This diagram illustrates the flow of image data through a regression neural network.

Load Data

The data set contains synthetic images of handwritten digits together with the corresponding angles (in degrees) by which each image is rotated.

Load the training and test data from the MAT files DigitsDataTrain.mat and DigitsDataTest.mat, respectively. The variables anglesTrain and anglesTest are the rotation angles in degrees. The training and test data sets each contain 5000 images.

load DigitsDataTrain
load DigitsDataTest

Display some of the training images.

numObservations = size(XTrain,4);
idx = randperm(numObservations,49);
I = imtile(XTrain(:,:,:,idx));
figure
imshow(I);

Figure contains an axes object. The hidden axes object contains an object of type image.

Partition XTrain and anglesTrain into training and validation partitions using the trainingPartitions function, attached to this example as a supporting file. To access this function, open the example as a live script. Set aside 15% of the training data for validation.

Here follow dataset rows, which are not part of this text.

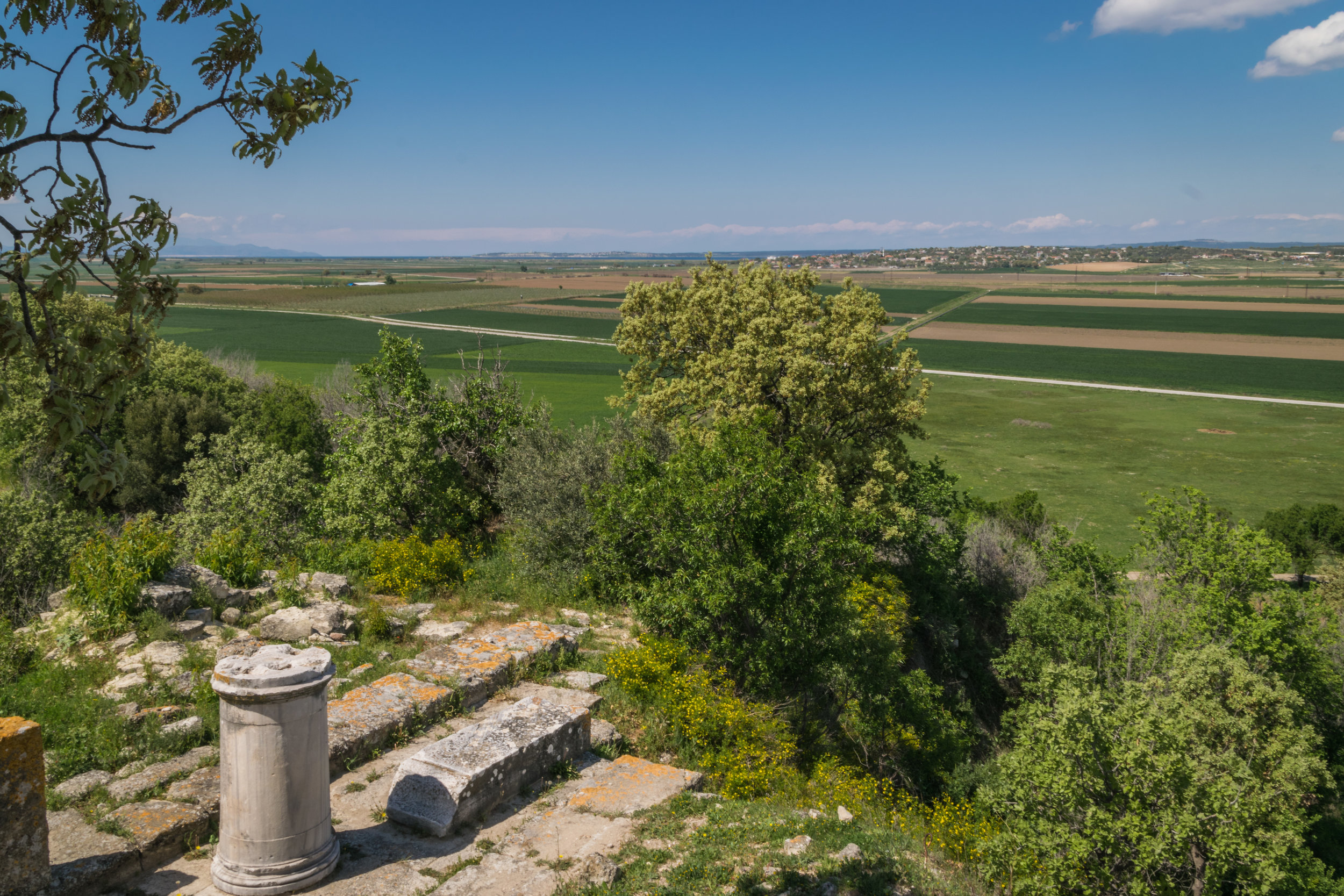 site of temple of Athena; fertile land where water once stood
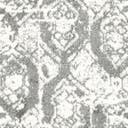 Link to Light Gray of this rug: SKU#3145844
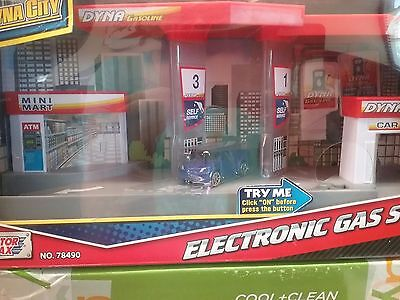 Motor Max Dyna City Electronic Gas Station AT Mini Mart Car Wash Fuel Pump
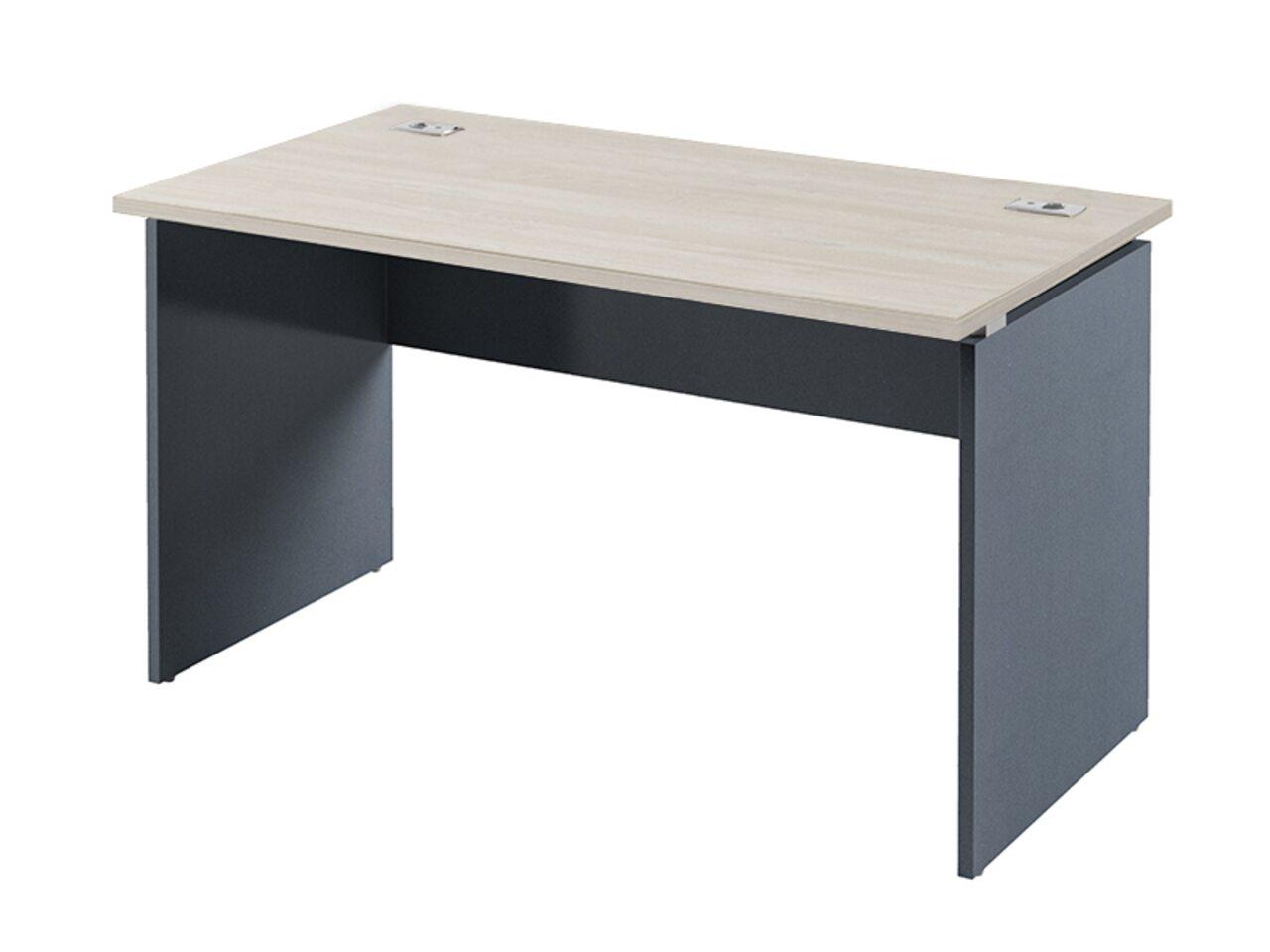 Стол письменный  Инновация 135x75x75 - фото 3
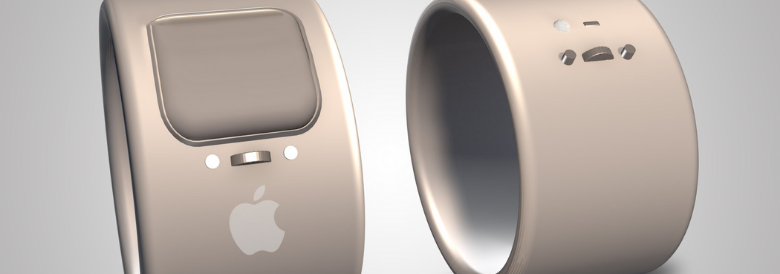 apple-patenta-smartring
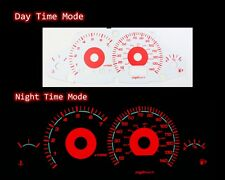 00-04 Ford Focus Carbon Red Indiglo Glow White Gauges
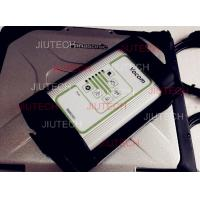 China 28 Languages Volvo Diagnostic Kit 88890300 Works With Tech Tool V wholesale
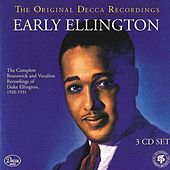 Early Ellington: Complete Brunswick and Vocalion Recordings by Duke Ellington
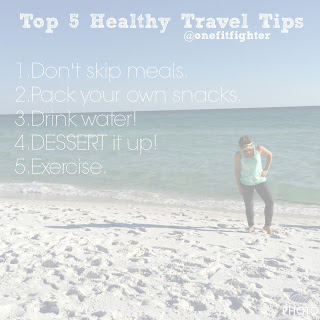 travel tips, healthy travel tips, no gym, on track travel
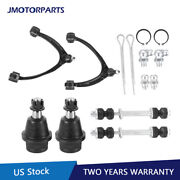 Front Control Arm Ball Joint Assembly For 2007-2015 Chevy Silverado Gmc Sierra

[idxTrain,idxValidation] = trainingPartitions(numObservations,[0.85 0.15]);

XValidation = XTrain(:,:,:,idxValidation);
anglesValidation = anglesTrain(idxValidation);

XTrain = XTrain(:,:,:,idxTrain);
anglesTrain = anglesTrain(idxTrain);

Check Data Normalization

When training neural networks, it often helps to make sure that your data is normalized in all stages of the network. Normalization helps stabilize and speed up network training using gradient descent. If your data is poorly scaled, then the loss can become NaN and the network parameters can diverge during training. Common ways of normalizing data include rescaling the data so that its range becomes [0,1] or so that it has a mean of zero and standard deviation of one. You can normalize the following data:

Input data. Normalize the predictors before you input them to the network. In this example, the input images are already normalized to the range [0,1].
Layer outputs. You can normalize the outputs of each convolutional and fully connected layer by using a batch normalization layer.
Responses. If you use batch normalization layers to normalize the layer outputs in the end of the network, then the predictions of the network are normalized when training starts. If the response has a very different scale from these predictions, then network training can fail to converge. If your response is poorly scaled, then try normalizing it and see if network training improves. If you normalize the response before training, then you must transform the predictions of the trained network to obtain the predictions of the original response.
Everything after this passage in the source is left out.